– Yo ya almorcé, pero tú pide algo de comer -dice Santiago.
– Dos Cristales bien fresquitas -grita Ambrosio, haciendo bocina con sus manos-. Una sopa de pescado, pan y menestras con arroz.
No debiste venir, no debiste hablarle, Zavalita, no estás jodido sino loco. Piensa: la pesadilla va a volver. Será tu culpa, Zavalita, pobre papá, pobre viejo.
– Choferes, obreros de las fabriquitas de por aquí- Ambrosio señala el rededor, como excusándose-. Se vienen desde la avenida Argentina porque la comida es pasable y, sobre todo, barata.
El serranito trae las cervezas, Santiago sirve los vasos y beben a su salud niño, a la tuya Ambrosio, y hay un olor compacto e indescifrable que debilita, marea y anega la cabeza de recuerdos.
– Qué trabajo tan fregado te has conseguido, Ambrosio. ¿Hace mucho que estás en la perrera?

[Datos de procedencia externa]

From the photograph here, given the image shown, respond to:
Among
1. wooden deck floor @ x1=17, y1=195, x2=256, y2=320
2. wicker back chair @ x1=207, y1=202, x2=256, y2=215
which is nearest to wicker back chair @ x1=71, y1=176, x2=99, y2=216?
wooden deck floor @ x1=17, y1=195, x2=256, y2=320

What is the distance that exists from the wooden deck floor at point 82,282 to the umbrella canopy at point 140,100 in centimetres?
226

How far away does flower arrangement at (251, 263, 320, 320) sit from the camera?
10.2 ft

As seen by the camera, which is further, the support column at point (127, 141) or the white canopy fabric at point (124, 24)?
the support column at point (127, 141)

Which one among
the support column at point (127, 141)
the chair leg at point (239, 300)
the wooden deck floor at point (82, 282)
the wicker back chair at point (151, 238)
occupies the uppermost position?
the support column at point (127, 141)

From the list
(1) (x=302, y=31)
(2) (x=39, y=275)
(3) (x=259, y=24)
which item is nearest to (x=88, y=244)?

– Un mes, niño, y entré gracias a la rabia, porque estaban completos. Claro que es fregado, a uno le sacan el jugo. Sólo es botado cuando se sale a recoger en el camión.
Huele a sudor, ají y cebolla, a orines y basura acumulada, y la música de la radiola se mezcla a la voz plural, a rugidos de motores y bocinazos, y llega a los oídos deformada y espesa. Rostros chamuscados, pómulos salientes, ojos adormecidos por la rutina o la indolencia vagabundean entre las mesas, forman racimos junto al mostrador, obstruyen la entrada. Ambrosio acepta el cigarrillo que Santiago le ofrece, fuma, arroja el pucho al suelo y lo entierra con el pie.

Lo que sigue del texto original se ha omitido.